====== MATERIAL PROVIDED

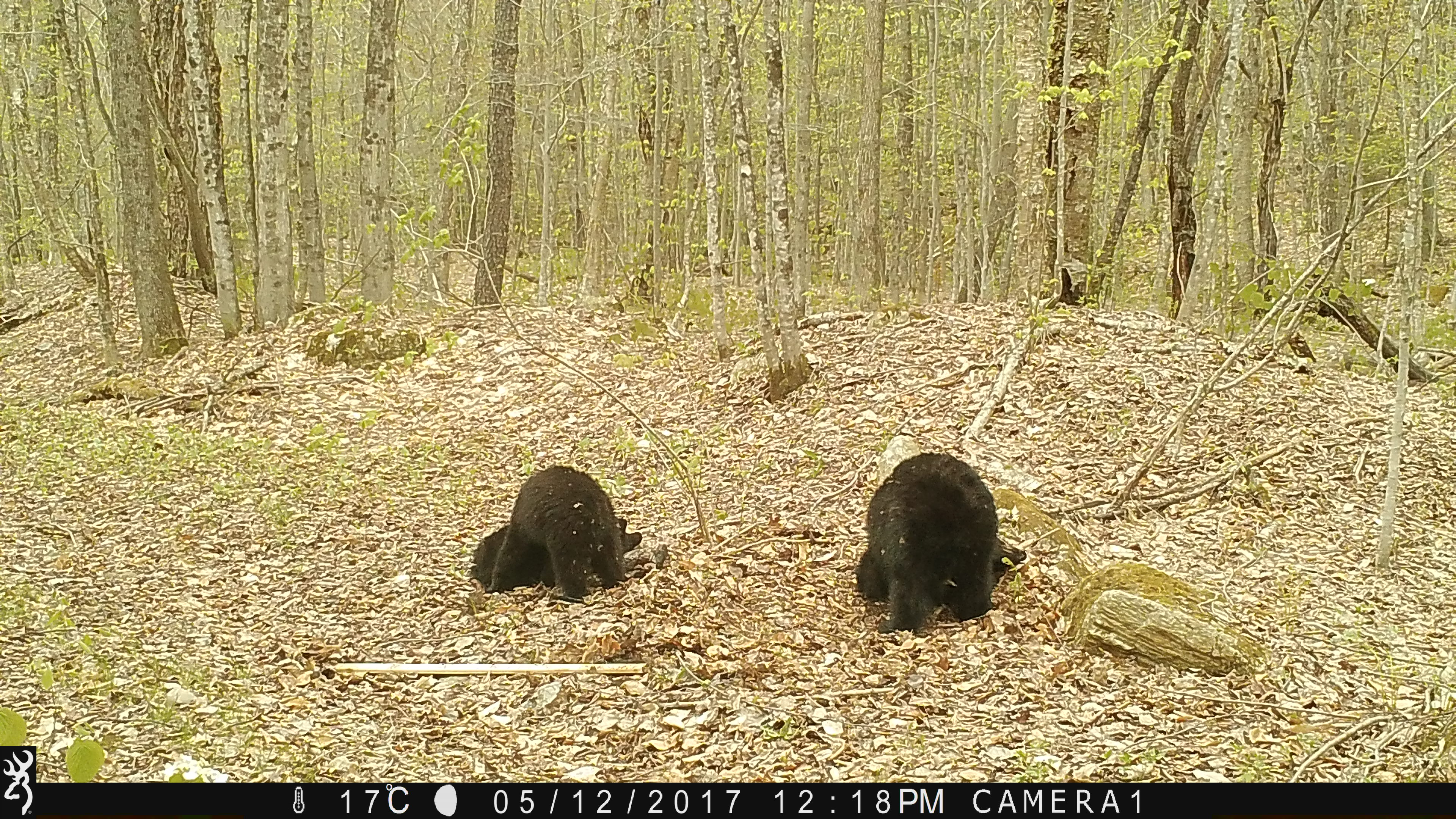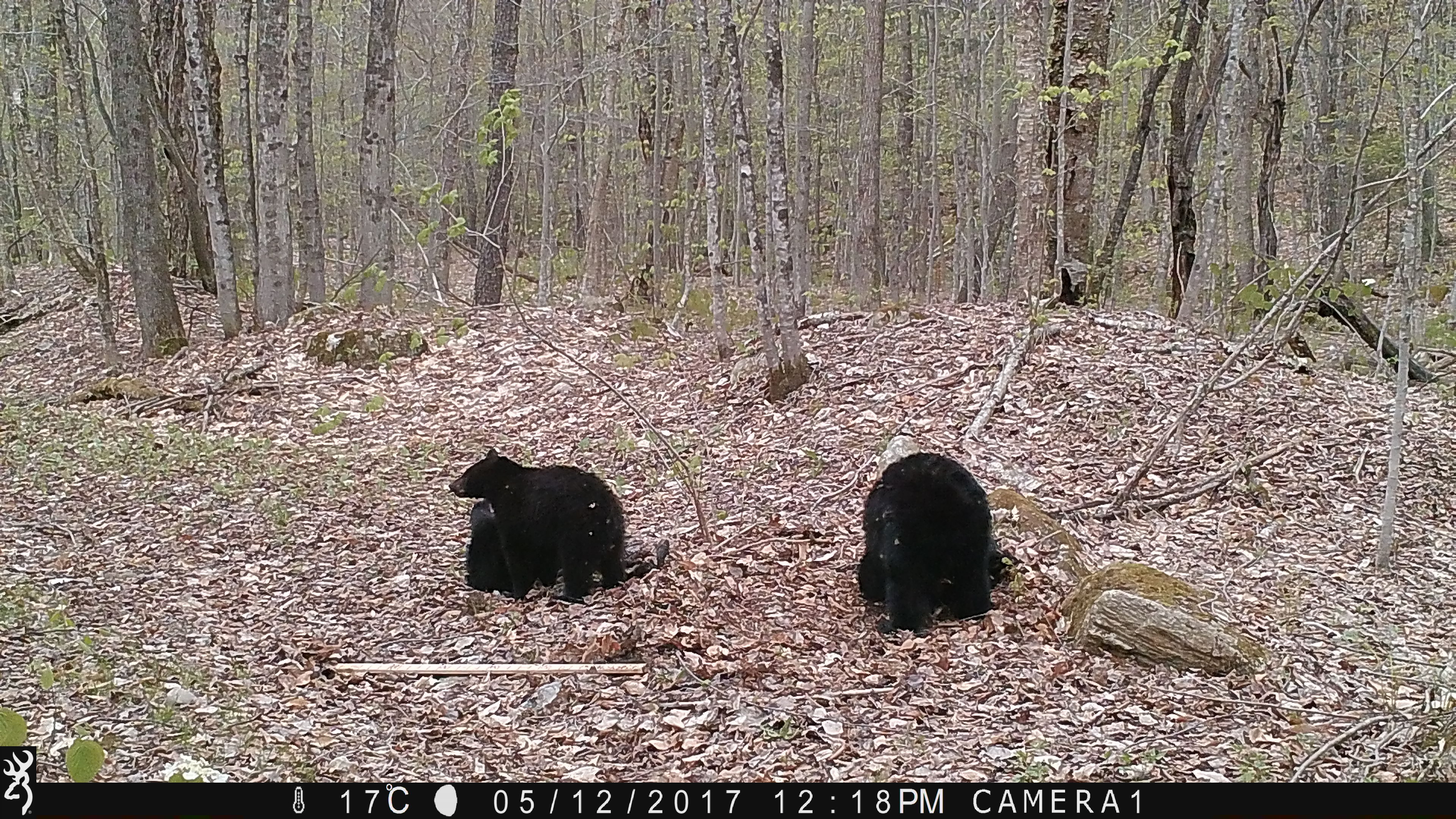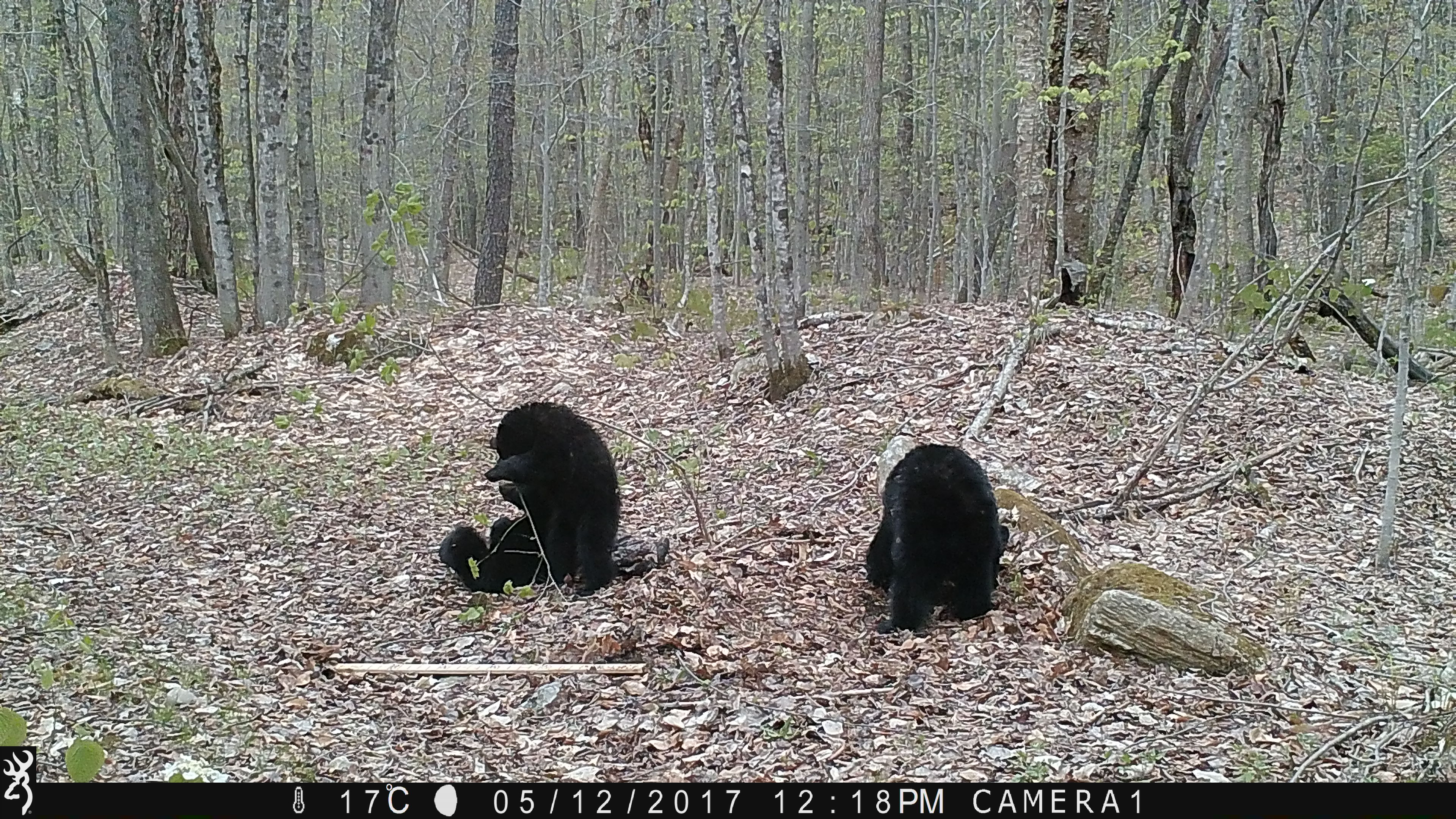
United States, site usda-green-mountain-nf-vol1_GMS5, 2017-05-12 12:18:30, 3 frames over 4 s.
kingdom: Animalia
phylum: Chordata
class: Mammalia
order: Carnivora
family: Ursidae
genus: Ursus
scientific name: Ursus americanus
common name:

============

_REQUIRED WORK_:
Set down the records in full and exactly. Do not carry over any image.

_REPLY_:
United States, site usda-green-mountain-nf-vol1_GMS5, 2017-05-12 12:18:30, 3 frames over 4 s.
kingdom: Animalia
phylum: Chordata
class: Mammalia
order: Carnivora
family: Ursidae
genus: Ursus
scientific name: Ursus americanus
common name:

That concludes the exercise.